(What this task involves): Extract every line of the material below and reproduce it faithfully.
** Begin Stored rows **
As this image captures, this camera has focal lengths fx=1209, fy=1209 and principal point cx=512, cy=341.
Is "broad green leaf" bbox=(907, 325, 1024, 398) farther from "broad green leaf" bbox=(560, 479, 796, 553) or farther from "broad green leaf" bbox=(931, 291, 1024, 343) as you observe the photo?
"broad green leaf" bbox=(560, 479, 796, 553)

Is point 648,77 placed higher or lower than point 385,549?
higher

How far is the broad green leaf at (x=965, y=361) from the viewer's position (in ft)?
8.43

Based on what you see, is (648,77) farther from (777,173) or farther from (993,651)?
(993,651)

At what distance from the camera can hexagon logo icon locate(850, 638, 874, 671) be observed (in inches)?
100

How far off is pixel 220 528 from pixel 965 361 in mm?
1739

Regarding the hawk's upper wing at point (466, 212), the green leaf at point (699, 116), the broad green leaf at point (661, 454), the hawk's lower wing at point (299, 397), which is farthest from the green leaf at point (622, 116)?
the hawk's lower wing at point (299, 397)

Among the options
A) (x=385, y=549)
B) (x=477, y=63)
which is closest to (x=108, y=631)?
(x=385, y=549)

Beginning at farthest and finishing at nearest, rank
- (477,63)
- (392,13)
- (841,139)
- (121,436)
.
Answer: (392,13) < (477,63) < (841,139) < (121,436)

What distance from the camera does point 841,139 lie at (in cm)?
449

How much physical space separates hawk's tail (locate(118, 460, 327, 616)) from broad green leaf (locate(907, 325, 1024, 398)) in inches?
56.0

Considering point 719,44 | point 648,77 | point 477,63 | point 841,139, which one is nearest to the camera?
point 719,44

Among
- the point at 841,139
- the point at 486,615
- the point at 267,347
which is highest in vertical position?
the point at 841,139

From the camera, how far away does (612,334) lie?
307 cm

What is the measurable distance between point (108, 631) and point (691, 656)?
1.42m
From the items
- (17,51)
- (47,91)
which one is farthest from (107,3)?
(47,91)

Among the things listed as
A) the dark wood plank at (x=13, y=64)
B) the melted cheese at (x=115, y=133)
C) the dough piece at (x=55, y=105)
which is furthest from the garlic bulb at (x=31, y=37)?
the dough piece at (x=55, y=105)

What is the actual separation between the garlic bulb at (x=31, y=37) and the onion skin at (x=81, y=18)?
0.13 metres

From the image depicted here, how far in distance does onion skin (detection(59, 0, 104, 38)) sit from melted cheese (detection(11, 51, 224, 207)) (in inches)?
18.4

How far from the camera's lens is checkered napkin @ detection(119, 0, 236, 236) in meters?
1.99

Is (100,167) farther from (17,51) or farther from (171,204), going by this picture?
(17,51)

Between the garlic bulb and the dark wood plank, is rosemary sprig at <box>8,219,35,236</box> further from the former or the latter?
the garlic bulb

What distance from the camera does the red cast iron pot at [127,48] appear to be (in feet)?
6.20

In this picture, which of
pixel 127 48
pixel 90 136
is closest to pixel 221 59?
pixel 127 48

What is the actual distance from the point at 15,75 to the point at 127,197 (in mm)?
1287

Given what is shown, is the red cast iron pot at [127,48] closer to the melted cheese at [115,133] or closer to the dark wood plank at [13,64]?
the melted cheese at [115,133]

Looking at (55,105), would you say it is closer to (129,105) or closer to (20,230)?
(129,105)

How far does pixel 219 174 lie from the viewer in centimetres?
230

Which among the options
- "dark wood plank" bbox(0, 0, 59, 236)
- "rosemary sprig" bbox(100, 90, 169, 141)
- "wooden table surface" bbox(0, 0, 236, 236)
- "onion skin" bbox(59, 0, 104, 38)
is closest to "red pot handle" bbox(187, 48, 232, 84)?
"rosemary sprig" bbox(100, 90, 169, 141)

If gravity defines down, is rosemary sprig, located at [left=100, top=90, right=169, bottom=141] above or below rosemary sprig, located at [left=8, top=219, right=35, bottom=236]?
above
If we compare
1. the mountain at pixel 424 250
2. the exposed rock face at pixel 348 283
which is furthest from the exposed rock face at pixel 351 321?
** End Stored rows **
(Answer below):
As this image captures, this camera has focal lengths fx=1209, fy=1209 and principal point cx=512, cy=341.
Is "broad green leaf" bbox=(907, 325, 1024, 398) farther from "broad green leaf" bbox=(560, 479, 796, 553) or farther from "broad green leaf" bbox=(931, 291, 1024, 343) as you observe the photo?
"broad green leaf" bbox=(560, 479, 796, 553)

Is point 648,77 placed higher or lower than point 385,549?
higher

How far is the broad green leaf at (x=965, y=361) from the viewer's position (in ft)?
8.43

Based on what you see, is (648,77) farther from (777,173) or farther from (993,651)?
(993,651)

At what distance from the camera can hexagon logo icon locate(850, 638, 874, 671) be observed (in inches)?
100

How far off is pixel 220 528 from pixel 965 361 in mm?
1739

Regarding the hawk's upper wing at point (466, 212), the green leaf at point (699, 116), the broad green leaf at point (661, 454), the hawk's lower wing at point (299, 397), which is farthest from the green leaf at point (622, 116)?
the hawk's lower wing at point (299, 397)

Among the options
A) (x=385, y=549)
B) (x=477, y=63)
which is closest to (x=108, y=631)?
(x=385, y=549)

Beginning at farthest and finishing at nearest, rank
- (477,63)
- (392,13)
- (841,139)
- (121,436)
.
Answer: (392,13) < (477,63) < (841,139) < (121,436)

What distance from the camera does point 841,139 lie at (in cm)?
449

How much physical space separates hawk's tail (locate(118, 460, 327, 616)) from broad green leaf (locate(907, 325, 1024, 398)) in inches?
56.0

Considering point 719,44 | point 648,77 | point 477,63 | point 841,139, which one is nearest to the camera?
point 719,44

Among
- the point at 841,139
- the point at 486,615
- the point at 267,347
which is highest in vertical position?
the point at 841,139

From the camera, how far away does (612,334) lie?
307 cm

What is the measurable distance between point (108, 631) and point (691, 656)?
1.42m
From the items
- (17,51)
- (47,91)
which one is farthest from (107,3)?
(47,91)

Among the things listed as
A) the dark wood plank at (x=13, y=64)
B) the melted cheese at (x=115, y=133)
C) the dough piece at (x=55, y=105)
which is furthest from the garlic bulb at (x=31, y=37)?
the dough piece at (x=55, y=105)

What is the actual separation between the garlic bulb at (x=31, y=37) and the onion skin at (x=81, y=18)?
0.13 metres

From the image depicted here, how far in distance does onion skin (detection(59, 0, 104, 38)) sit from melted cheese (detection(11, 51, 224, 207)) (in inches)?
18.4

How far from the camera's lens is checkered napkin @ detection(119, 0, 236, 236) in meters?
1.99

Is (100,167) farther from (17,51) or farther from (171,204), going by this picture?
(17,51)

Between the garlic bulb and the dark wood plank, is rosemary sprig at <box>8,219,35,236</box> further from the former or the latter?
the garlic bulb

What distance from the camera does the red cast iron pot at [127,48] appear to be (in feet)?
6.20

In this picture, which of
pixel 127 48
pixel 90 136
is closest to pixel 221 59?
pixel 127 48

What is the actual distance from the point at 15,75 to the point at 127,197 (in mm)?
1287

Given what is shown, is the red cast iron pot at [127,48] closer to the melted cheese at [115,133] or closer to the dark wood plank at [13,64]?
the melted cheese at [115,133]

Looking at (55,105), would you say it is closer to (129,105) or closer to (20,230)?
(129,105)

How far does pixel 219 174 lie from the viewer in centimetres?
230

Which among the options
- "dark wood plank" bbox(0, 0, 59, 236)
- "rosemary sprig" bbox(100, 90, 169, 141)
- "wooden table surface" bbox(0, 0, 236, 236)
- "onion skin" bbox(59, 0, 104, 38)
is closest to "red pot handle" bbox(187, 48, 232, 84)?
"rosemary sprig" bbox(100, 90, 169, 141)

If gravity defines down, is rosemary sprig, located at [left=100, top=90, right=169, bottom=141] above or below rosemary sprig, located at [left=8, top=219, right=35, bottom=236]?
above
If we compare
1. the mountain at pixel 424 250
2. the exposed rock face at pixel 348 283
which is furthest from the exposed rock face at pixel 351 321?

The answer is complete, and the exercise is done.